What the task requires> The answer must be the full set of records, repeated exactly.

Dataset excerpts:
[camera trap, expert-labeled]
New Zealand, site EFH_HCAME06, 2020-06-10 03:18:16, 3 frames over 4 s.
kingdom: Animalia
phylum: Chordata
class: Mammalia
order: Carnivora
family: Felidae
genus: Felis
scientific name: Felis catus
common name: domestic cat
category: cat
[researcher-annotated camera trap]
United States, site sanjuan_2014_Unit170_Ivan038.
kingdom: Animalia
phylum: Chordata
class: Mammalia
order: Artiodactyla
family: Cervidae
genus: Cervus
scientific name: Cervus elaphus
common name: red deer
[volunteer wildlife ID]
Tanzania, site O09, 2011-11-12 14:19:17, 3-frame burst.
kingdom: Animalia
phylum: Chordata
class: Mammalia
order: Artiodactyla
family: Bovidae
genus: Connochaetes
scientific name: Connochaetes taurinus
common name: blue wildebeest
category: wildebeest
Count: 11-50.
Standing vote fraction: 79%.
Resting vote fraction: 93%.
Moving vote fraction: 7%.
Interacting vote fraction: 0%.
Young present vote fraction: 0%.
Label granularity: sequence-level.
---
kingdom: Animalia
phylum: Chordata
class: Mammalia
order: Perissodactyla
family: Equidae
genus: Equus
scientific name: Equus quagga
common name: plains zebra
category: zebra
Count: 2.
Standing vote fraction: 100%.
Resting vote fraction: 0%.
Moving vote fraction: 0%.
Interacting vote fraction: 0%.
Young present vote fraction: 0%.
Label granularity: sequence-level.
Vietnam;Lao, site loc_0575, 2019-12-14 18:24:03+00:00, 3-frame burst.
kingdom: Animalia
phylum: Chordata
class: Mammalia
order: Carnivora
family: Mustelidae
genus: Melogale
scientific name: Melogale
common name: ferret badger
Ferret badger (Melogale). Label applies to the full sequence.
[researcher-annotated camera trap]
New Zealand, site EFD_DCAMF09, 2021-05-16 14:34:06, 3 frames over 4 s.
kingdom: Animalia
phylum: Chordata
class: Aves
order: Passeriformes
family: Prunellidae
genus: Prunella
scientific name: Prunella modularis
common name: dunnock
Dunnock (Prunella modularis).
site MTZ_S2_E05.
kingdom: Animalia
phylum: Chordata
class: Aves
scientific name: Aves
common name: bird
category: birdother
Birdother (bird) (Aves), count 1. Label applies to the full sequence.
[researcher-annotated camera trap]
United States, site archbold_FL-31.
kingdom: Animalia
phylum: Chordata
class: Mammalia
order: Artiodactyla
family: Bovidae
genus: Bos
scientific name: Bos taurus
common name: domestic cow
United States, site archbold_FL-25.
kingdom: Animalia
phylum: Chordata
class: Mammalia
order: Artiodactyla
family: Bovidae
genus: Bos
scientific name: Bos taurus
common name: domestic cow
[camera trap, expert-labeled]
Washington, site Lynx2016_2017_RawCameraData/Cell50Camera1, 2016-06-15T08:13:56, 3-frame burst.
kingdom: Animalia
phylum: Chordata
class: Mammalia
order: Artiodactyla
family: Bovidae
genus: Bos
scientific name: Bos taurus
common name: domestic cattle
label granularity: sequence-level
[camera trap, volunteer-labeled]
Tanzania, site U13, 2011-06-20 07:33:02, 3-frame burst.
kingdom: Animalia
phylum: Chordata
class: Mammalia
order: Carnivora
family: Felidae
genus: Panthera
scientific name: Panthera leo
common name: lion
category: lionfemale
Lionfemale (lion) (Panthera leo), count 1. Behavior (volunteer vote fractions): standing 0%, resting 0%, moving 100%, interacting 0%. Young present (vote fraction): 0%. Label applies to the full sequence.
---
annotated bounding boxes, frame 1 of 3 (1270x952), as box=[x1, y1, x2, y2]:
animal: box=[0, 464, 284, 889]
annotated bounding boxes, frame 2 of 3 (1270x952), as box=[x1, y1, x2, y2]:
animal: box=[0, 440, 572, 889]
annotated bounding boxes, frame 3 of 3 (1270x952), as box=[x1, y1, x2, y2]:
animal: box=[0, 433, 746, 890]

Result of this task>
[camera trap, expert-labeled]
New Zealand, site EFH_HCAME06, 2020-06-10 03:18:16, 3 frames over 4 s.
kingdom: Animalia
phylum: Chordata
class: Mammalia
order: Carnivora
family: Felidae
genus: Felis
scientific name: Felis catus
common name: domestic cat
category: cat
[researcher-annotated camera trap]
United States, site sanjuan_2014_Unit170_Ivan038.
kingdom: Animalia
phylum: Chordata
class: Mammalia
order: Artiodactyla
family: Cervidae
genus: Cervus
scientific name: Cervus elaphus
common name: red deer
[volunteer wildlife ID]
Tanzania, site O09, 2011-11-12 14:19:17, 3-frame burst.
kingdom: Animalia
phylum: Chordata
class: Mammalia
order: Artiodactyla
family: Bovidae
genus: Connochaetes
scientific name: Connochaetes taurinus
common name: blue wildebeest
category: wildebeest
Count: 11-50.
Standing vote fraction: 79%.
Resting vote fraction: 93%.
Moving vote fraction: 7%.
Interacting vote fraction: 0%.
Young present vote fraction: 0%.
Label granularity: sequence-level.
---
kingdom: Animalia
phylum: Chordata
class: Mammalia
order: Perissodactyla
family: Equidae
genus: Equus
scientific name: Equus quagga
common name: plains zebra
category: zebra
Count: 2.
Standing vote fraction: 100%.
Resting vote fraction: 0%.
Moving vote fraction: 0%.
Interacting vote fraction: 0%.
Young present vote fraction: 0%.
Label granularity: sequence-level.
Vietnam;Lao, site loc_0575, 2019-12-14 18:24:03+00:00, 3-frame burst.
kingdom: Animalia
phylum: Chordata
class: Mammalia
order: Carnivora
family: Mustelidae
genus: Melogale
scientific name: Melogale
common name: ferret badger
Ferret badger (Melogale). Label applies to the full sequence.
[researcher-annotated camera trap]
New Zealand, site EFD_DCAMF09, 2021-05-16 14:34:06, 3 frames over 4 s.
kingdom: Animalia
phylum: Chordata
class: Aves
order: Passeriformes
family: Prunellidae
genus: Prunella
scientific name: Prunella modularis
common name: dunnock
Dunnock (Prunella modularis).
site MTZ_S2_E05.
kingdom: Animalia
phylum: Chordata
class: Aves
scientific name: Aves
common name: bird
category: birdother
Birdother (bird) (Aves), count 1. Label applies to the full sequence.
[researcher-annotated camera trap]
United States, site archbold_FL-31.
kingdom: Animalia
phylum: Chordata
class: Mammalia
order: Artiodactyla
family: Bovidae
genus: Bos
scientific name: Bos taurus
common name: domestic cow
United States, site archbold_FL-25.
kingdom: Animalia
phylum: Chordata
class: Mammalia
order: Artiodactyla
family: Bovidae
genus: Bos
scientific name: Bos taurus
common name: domestic cow
[camera trap, expert-labeled]
Washington, site Lynx2016_2017_RawCameraData/Cell50Camera1, 2016-06-15T08:13:56, 3-frame burst.
kingdom: Animalia
phylum: Chordata
class: Mammalia
order: Artiodactyla
family: Bovidae
genus: Bos
scientific name: Bos taurus
common name: domestic cattle
label granularity: sequence-level
[camera trap, volunteer-labeled]
Tanzania, site U13, 2011-06-20 07:33:02, 3-frame burst.
kingdom: Animalia
phylum: Chordata
class: Mammalia
order: Carnivora
family: Felidae
genus: Panthera
scientific name: Panthera leo
common name: lion
category: lionfemale
Lionfemale (lion) (Panthera leo), count 1. Behavior (volunteer vote fractions): standing 0%, resting 0%, moving 100%, interacting 0%. Young present (vote fraction): 0%. Label applies to the full sequence.
---
annotated bounding boxes, frame 1 of 3 (1270x952), as box=[x1, y1, x2, y2]:
animal: box=[0, 464, 284, 889]
annotated bounding boxes, frame 2 of 3 (1270x952), as box=[x1, y1, x2, y2]:
animal: box=[0, 440, 572, 889]
annotated bounding boxes, frame 3 of 3 (1270x952), as box=[x1, y1, x2, y2]:
animal: box=[0, 433, 746, 890]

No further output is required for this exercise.